Could you give back the records exactly, taking out the pictures?

*** Opening of The input ***

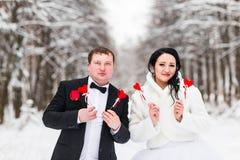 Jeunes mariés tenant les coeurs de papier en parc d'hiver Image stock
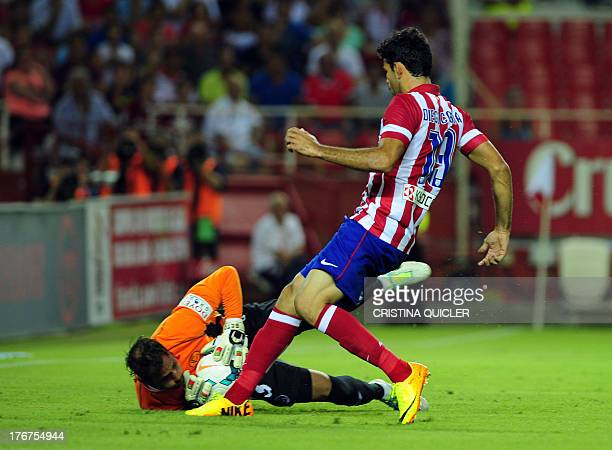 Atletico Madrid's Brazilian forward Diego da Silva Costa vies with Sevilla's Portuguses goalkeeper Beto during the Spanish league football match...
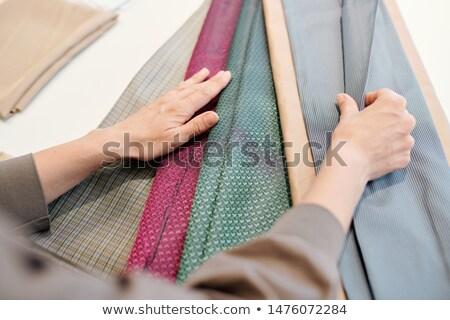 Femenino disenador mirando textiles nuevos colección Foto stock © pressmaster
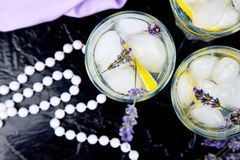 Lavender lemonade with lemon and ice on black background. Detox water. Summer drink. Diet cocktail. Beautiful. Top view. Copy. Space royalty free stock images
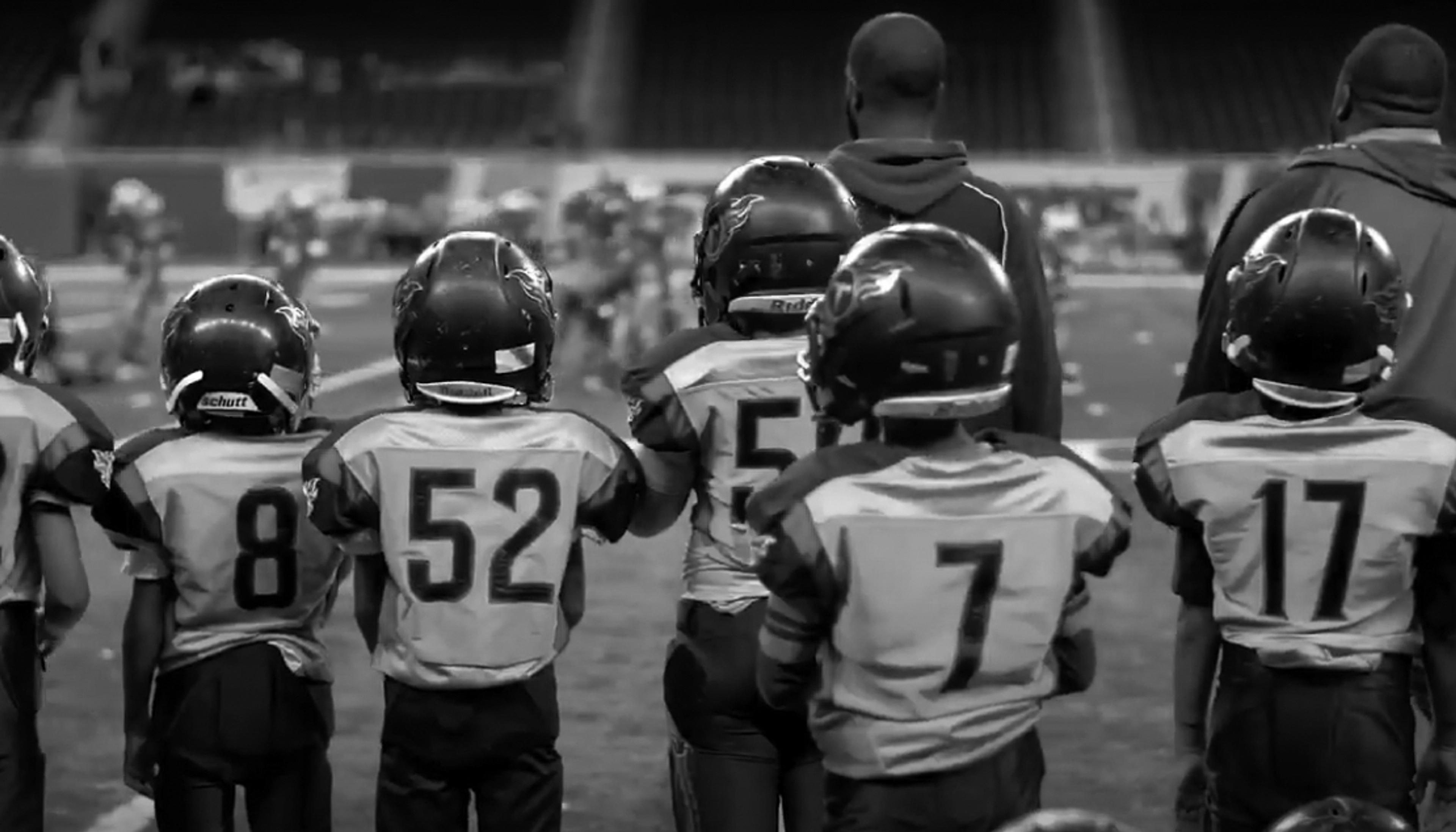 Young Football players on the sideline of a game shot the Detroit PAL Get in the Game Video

*** Close of The input ***

Exercise result
 Jeunes mariés tenant les coeurs de papier en parc d'hiver Image stock
 Atletico Madrid's Brazilian forward Diego da Silva Costa vies with Sevilla's Portuguses goalkeeper Beto during the Spanish league football match...
 Femenino disenador mirando textiles nuevos colección Foto stock © pressmaster
 Lavender lemonade with lemon and ice on black background. Detox water. Summer drink. Diet cocktail. Beautiful. Top view. Copy. Space royalty free stock images
 Young Football players on the sideline of a game shot the Detroit PAL Get in the Game Video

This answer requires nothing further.